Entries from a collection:
══════

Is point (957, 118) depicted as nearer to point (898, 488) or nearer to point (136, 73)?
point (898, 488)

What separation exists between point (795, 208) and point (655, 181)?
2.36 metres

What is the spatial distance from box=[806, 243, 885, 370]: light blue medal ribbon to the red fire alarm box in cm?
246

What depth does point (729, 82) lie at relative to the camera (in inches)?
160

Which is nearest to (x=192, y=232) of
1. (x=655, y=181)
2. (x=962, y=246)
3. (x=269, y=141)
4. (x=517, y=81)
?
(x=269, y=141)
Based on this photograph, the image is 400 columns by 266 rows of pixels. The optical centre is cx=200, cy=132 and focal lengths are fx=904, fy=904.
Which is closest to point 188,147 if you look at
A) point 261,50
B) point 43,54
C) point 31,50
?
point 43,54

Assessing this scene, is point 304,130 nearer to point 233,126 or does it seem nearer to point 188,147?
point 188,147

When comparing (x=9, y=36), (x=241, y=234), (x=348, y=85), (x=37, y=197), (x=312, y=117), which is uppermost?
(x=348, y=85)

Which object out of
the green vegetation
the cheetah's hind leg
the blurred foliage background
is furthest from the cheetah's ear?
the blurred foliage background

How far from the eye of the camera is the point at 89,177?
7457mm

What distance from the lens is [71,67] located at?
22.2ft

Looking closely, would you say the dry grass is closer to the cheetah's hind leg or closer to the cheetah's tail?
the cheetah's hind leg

══════

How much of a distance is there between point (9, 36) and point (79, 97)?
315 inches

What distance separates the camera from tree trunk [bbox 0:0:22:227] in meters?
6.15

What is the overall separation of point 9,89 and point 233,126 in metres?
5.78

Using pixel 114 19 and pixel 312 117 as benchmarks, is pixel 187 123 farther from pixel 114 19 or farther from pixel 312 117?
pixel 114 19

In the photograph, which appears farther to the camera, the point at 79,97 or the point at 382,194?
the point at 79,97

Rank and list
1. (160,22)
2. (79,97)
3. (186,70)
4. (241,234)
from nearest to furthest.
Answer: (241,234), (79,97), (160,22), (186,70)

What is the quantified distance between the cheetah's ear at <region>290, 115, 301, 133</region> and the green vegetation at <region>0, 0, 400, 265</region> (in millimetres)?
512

══════

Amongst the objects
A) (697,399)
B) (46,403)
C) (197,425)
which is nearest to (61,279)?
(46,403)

══════

◆ What this task involves ◆
List every line in the entries above that contains the word "camera".

◆ Final result ◆
What depth does point (729, 82) lie at relative to the camera (in inches)?
How far from the eye of the camera is the point at 89,177?
What distance separates the camera from tree trunk [bbox 0:0:22:227] in meters?
In the photograph, which appears farther to the camera, the point at 79,97 or the point at 382,194?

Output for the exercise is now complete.